UT system executives receive pay raise

Alexa Ura

The University has reduced academic programs and laid off staff during the past three years, but this month the UT System Board of Regents awarded substantial raises to various executives, including all UT presidents.

Seven UT System executive officers and 15 presidents will receive millions of dollars in raises for the 2013 budget year, according to figures obtained by the Austin American-Statesman. Raises range from 1.6 percent to 21.5 percent increases and went into effect Sept. 1.

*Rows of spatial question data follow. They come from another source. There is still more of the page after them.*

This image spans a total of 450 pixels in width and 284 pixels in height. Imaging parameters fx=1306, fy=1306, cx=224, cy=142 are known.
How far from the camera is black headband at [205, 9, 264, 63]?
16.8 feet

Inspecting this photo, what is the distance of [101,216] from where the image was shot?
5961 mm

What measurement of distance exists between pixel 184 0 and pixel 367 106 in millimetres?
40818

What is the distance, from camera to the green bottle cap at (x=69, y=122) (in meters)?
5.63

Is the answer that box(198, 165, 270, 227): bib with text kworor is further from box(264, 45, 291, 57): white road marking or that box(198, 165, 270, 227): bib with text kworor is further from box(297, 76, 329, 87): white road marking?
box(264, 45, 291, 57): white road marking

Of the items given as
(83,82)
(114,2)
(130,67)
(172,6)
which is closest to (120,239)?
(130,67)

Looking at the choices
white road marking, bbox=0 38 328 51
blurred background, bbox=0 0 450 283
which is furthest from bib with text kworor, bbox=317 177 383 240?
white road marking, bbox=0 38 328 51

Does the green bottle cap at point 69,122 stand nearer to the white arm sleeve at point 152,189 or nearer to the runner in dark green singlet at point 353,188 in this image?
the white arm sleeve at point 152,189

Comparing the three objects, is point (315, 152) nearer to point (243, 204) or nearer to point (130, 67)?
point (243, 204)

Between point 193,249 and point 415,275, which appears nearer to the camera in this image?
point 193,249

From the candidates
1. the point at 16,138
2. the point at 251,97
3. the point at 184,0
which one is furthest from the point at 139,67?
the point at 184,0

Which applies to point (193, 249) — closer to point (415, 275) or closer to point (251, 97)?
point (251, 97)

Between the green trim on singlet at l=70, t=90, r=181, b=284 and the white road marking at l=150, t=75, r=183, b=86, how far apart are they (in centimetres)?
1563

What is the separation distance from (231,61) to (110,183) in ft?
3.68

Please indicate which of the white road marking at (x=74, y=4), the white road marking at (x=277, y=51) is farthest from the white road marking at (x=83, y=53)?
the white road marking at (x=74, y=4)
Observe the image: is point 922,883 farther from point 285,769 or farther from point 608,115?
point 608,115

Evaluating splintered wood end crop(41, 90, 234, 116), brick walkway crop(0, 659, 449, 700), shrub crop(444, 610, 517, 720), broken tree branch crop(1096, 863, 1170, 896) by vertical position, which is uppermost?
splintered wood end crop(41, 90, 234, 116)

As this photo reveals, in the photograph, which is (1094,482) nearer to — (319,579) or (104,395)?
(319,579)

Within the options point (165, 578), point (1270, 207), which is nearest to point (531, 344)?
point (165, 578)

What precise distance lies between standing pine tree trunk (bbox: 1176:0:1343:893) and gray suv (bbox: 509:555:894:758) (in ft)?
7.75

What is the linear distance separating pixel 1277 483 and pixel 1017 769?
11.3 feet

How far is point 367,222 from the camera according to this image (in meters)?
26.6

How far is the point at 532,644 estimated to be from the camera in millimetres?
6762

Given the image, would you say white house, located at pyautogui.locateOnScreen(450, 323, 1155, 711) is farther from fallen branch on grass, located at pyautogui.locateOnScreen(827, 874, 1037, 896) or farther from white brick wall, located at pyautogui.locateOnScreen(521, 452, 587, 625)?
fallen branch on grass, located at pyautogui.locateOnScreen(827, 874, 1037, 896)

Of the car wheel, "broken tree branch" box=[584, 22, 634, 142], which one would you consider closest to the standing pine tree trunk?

All UT System presidents received raises ranging from 1.6 percent to 10.8 percent. UT President William Powers Jr. is at the bottom of the list, but he remains the highest paid academic president in the UT System. Powers’ base salary increased to $674,350, according to the figures obtained by the Statesman. His take-home pay totals almost $150,000 more than his base salary.

Ronald DePinho, president of the M.D. Anderson Cancer Center, received a large increase, boosting his salary to $1,845,000 and maintaining his rank as the highest paid UT System president, the Statesman reported. Three presidents of UT health institutions earn more than $1 million.

Michael Redding, president of the Graduate Student Assembly and a Texas Student Media contract employee, said the raises are reminiscent of a corporation’s top-down system and detract from creating a university of the first class.

“Think how many scholarships and fellowships students won’t be getting because System administration has increased their own pay,” Redding said. “The next time System administrators complain about UT’s budget and affordability, they have to look at their own payroll first.”

The raises come on the heels of a new pay-for-performance incentive plan for System executives and presidents passed last month by the Board of Regents. Under the incentive plan, individuals can earn an additional 10 to 15 percent bonus if they meet certain performance goals. The incentive plan will begin in the 2014 budget year.

Jenny LaCoste-Caputo, UT System spokesperson, said UT regents implemented the salary raises after careful deliberation of market research, professional expertise of administrators and comparisons with peer organizations. In some cases, the salary increase was an equity issue, she said.

“The restructuring that took place upon Chancellor Francisco Cigarroa’s appointment as chancellor included a reduction in workforce at the UT System administration, which in turn meant some executives saw a significant increase in their scope of work and responsibilities,” LaCoste-Caputo said. “This restructuring, along with initiatives outlined in Chancellor Cigarroa’s Framework for Advancing Excellence, are adding hundreds of millions of dollars of value to the System.”

LaCoste-Caputo said individuals who took on significant additional duties and responsibilities and were eligible for a one-time merit salary increase received raises.

Raises were implemented as part of the System’s 2013 budget, which is partially funded through the multibillion-dollar Permanent University Fund. The Permanent University Fund is a state endowment funded by investments of revenue from leases of state-owned land, and UT regents have access to the fund when budgeting for the System.

UT spokesperson Gary Susswein said UT-Austin has worked hard to serve students, maintain academic excellence and improve levels of efficiency despite shrinking state funding and other budget pressures during the past few years.

University colleges and schools reduced or merged academic programs and began staff layoffs in 2009.

Susswein said executive salaries and raises were appropriated through the UT System and not the University. The University implemented an average of 2 percent salary raises for faculty and staff last month by shifting funds within college and department budgets during a five-year planning process.

Michael Morton, president of the Senate of College Councils, said the regents’ decision seems hypocritical.

“You have institutions being told to cut back programs, increase burdens on students and limit opportunities for them, yet at the same time the System is increasing its number of employees and giving substantial pay [raises],” Morton said.

Morton, who has been involved in the “Invest in Texas” campaign, which was created to organize students to lobby the Texas Legislature to adequately fund UT, said cuts to higher education make it difficult for the University to achieve goals and continue to grow with the constant rhetoric of efficiency looming overhead.

“From a perspective where you’re looking from the outside in, this doesn’t seem to match up,” Morton said.